> DATA UNDER STUDY
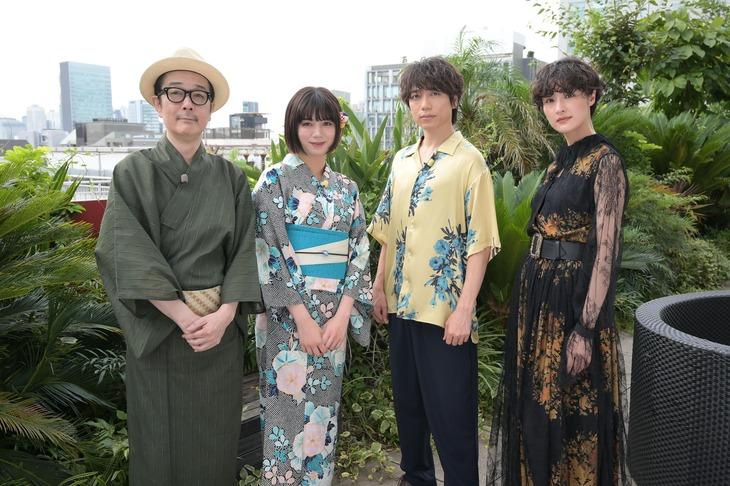 左からリリー・フランキー、池田エライザ、山崎育三郎、シシド・カフカ。(写真提供:NHK)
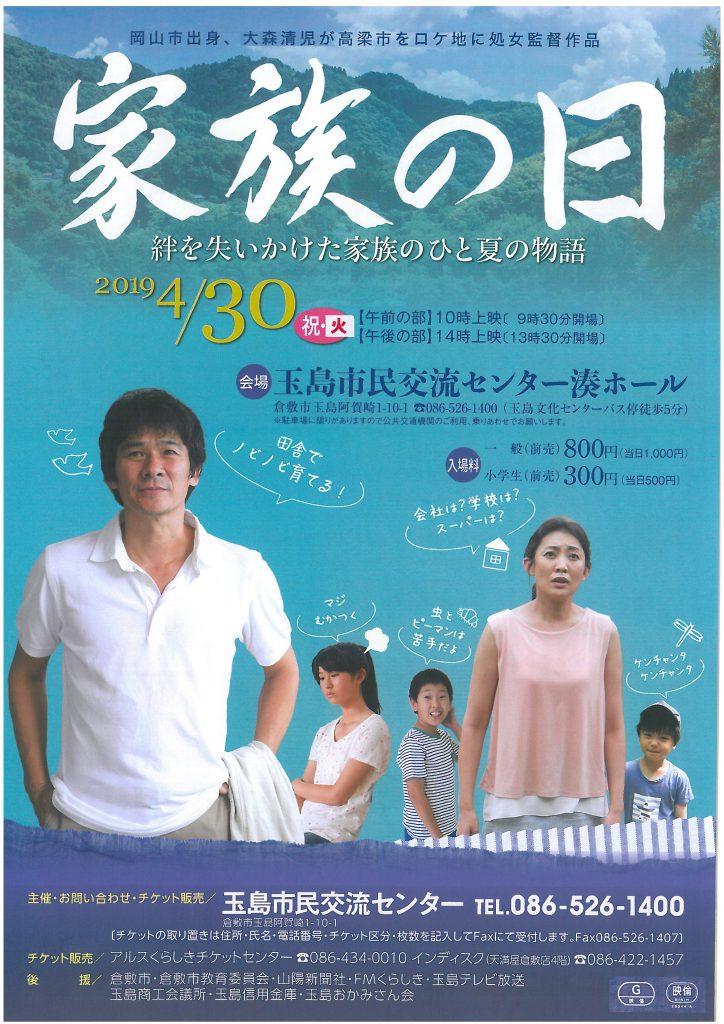 「家族の日」 上映会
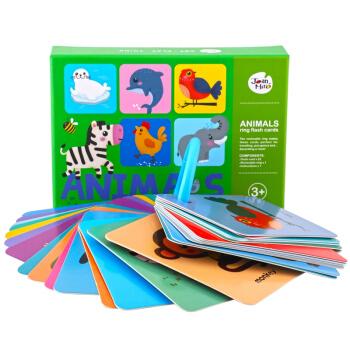 Joan Miro 美乐  JM09579 儿童单词学习卡 动物世界
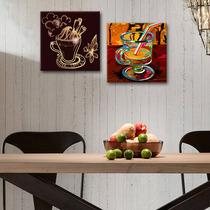 Cuadros Decorativos 2 Pz 30x30 Malteada Y Café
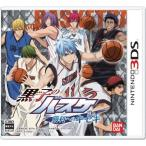 (3DS) 黒子のバスケ 勝利へのキセキ  (管理:410365)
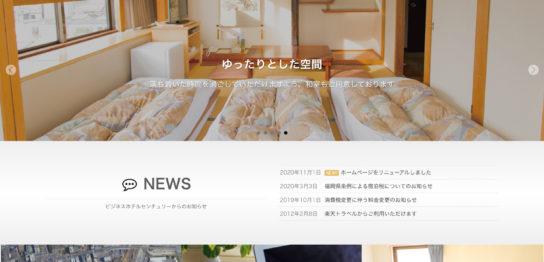 ビジネスホテルセンチュリー 飯塚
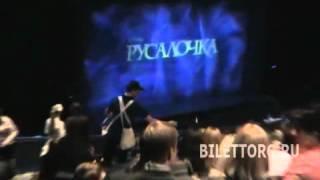 театр Россия схема зала 15 ряд балкона, боковые места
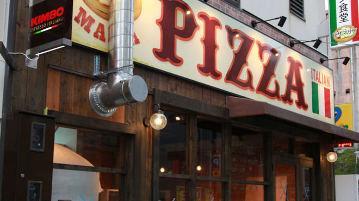 イタリアン食堂 ピザマリア 姫路店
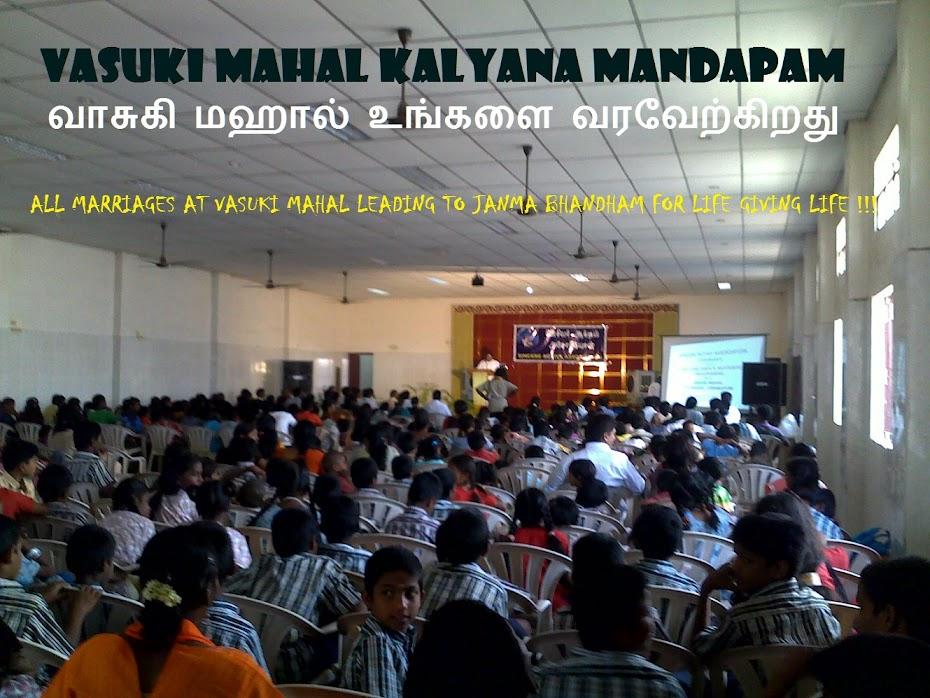 VASUKI MAHAL KALYANA MANDAPAM .... வாசுகி மஹால் உங்களை வரவேற்கிறது ...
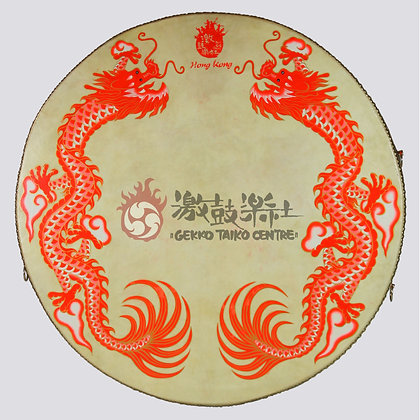 Double Dragon Drum (XL)
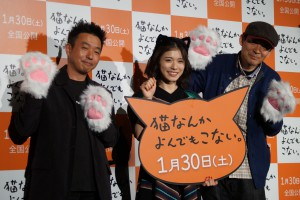 左から、山本透監督、松岡茉優、杉作先生
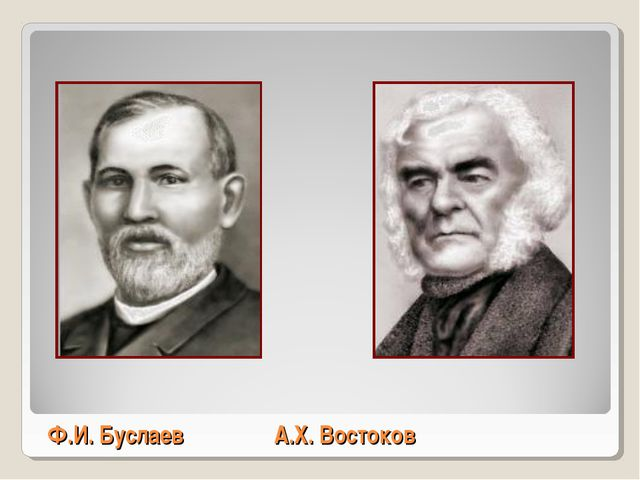 Ф.И. Буслаев А.Х. Востоков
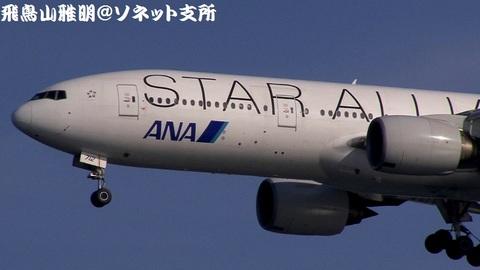 JA712A・機体前方のアップ。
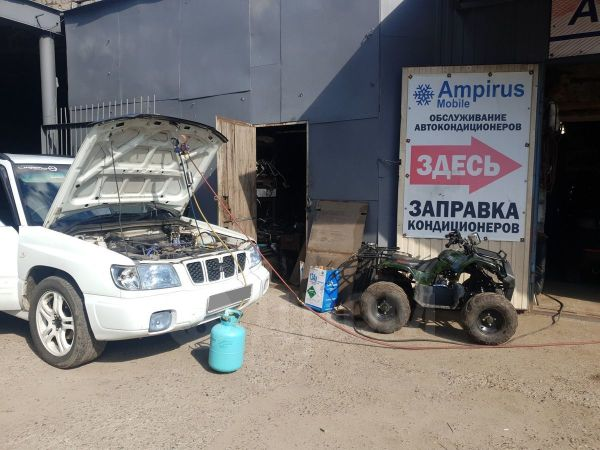 Subaru Forester, 2000 год, 370 000 руб.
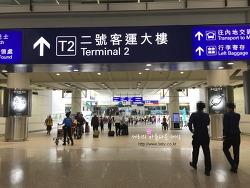 홍콩 AEL 구룡역, 호텔 셔틀버스 이용하기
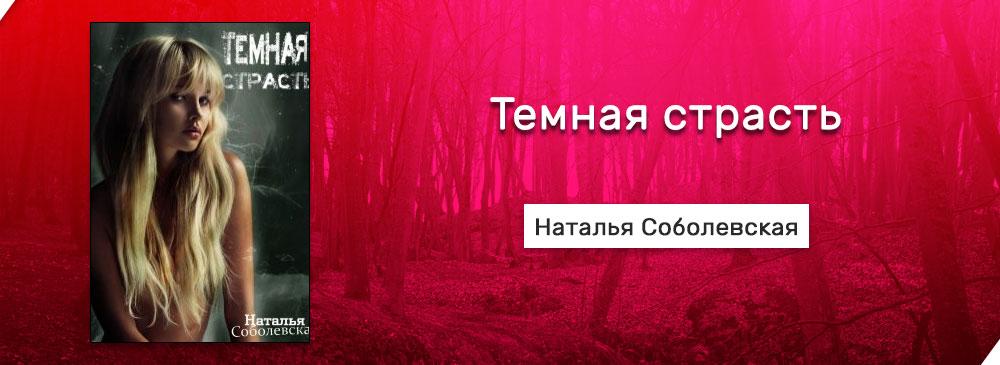 Темная страсть (Наталья Соболевская)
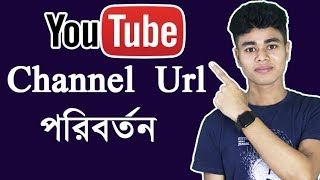 Custom URL - How To Change Channel URL YouTube 2020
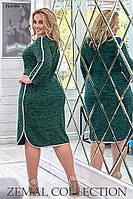 Трикотажное женское ботальное платье из ангоры с рукавом 3/4 ЗЕЛЕНОЕ 48,50,52,54,56,58р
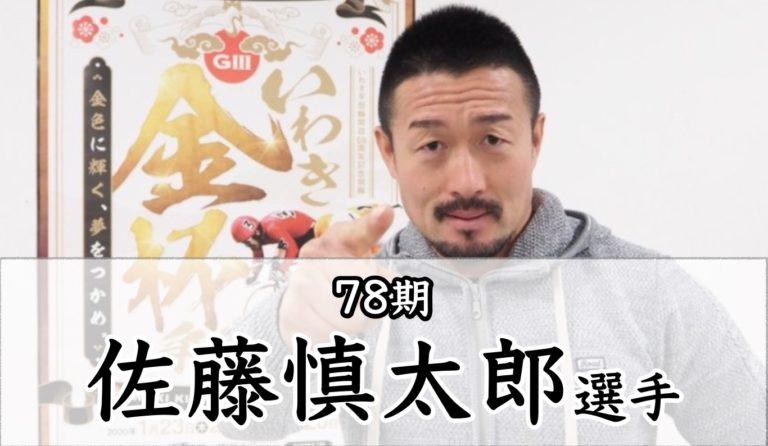 グランプリ王者佐藤慎太郎選手の戦歴,獲得賞金,プロフィール
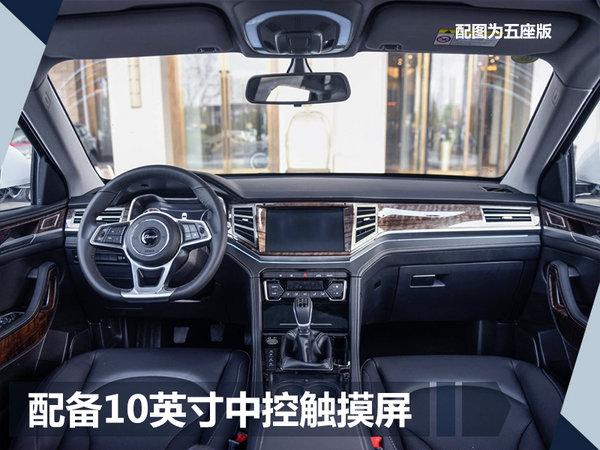 众泰中型SUV大迈X7将推七座版 9月20日首发-图5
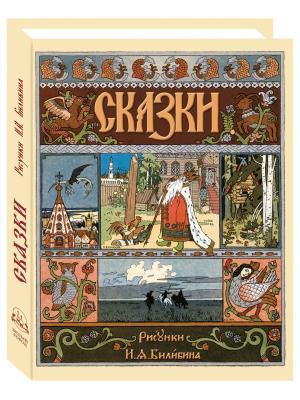 Русские народные сказки с иллюстрациями Ивана Билибина Белый город. Цвет: белый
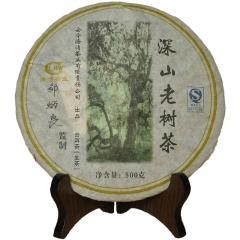 2006年老同志 深山老树茶 生茶 500克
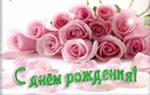 http://s4.uploads.ru/t/e3ZVB.jpg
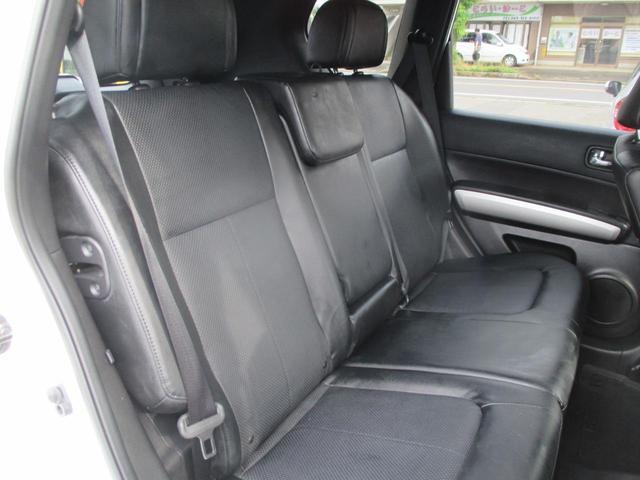 20X 1オーナー車 ナビ ETC シートヒーター 4WD(9枚目)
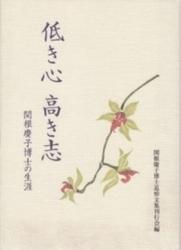 書籍 低き心 高き志 関根慶子博士の生涯 風間書房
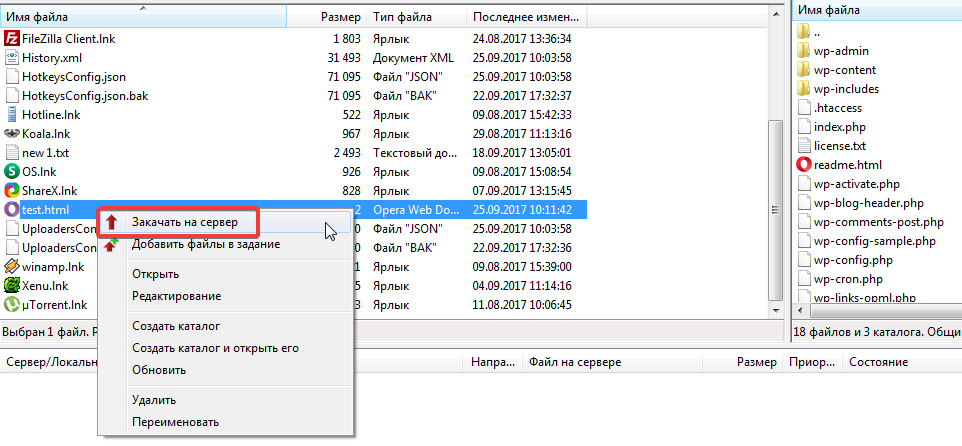 Копирование файла на хостинг в FileZilla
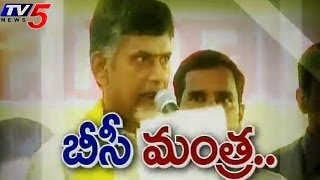TDP Efforts On BC Champion - TV5NEWSCHANNEL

> WORK TO COMPLETE
Pictures aside, write out verbatim every line from the first line of the material through the line holding "イタリアン食堂 ピザマリア 姫路店".

> OUTPUT FOR THIS EXERCISE
 左からリリー・フランキー、池田エライザ、山崎育三郎、シシド・カフカ。(写真提供:NHK)
 「家族の日」 上映会
 Joan Miro 美乐  JM09579 儿童单词学习卡 动物世界
 Cuadros Decorativos 2 Pz 30x30 Malteada Y Café
 (3DS) 黒子のバスケ 勝利へのキセキ  (管理:410365)
 ビジネスホテルセンチュリー 飯塚
 театр Россия схема зала 15 ряд балкона, боковые места
 イタリアン食堂 ピザマリア 姫路店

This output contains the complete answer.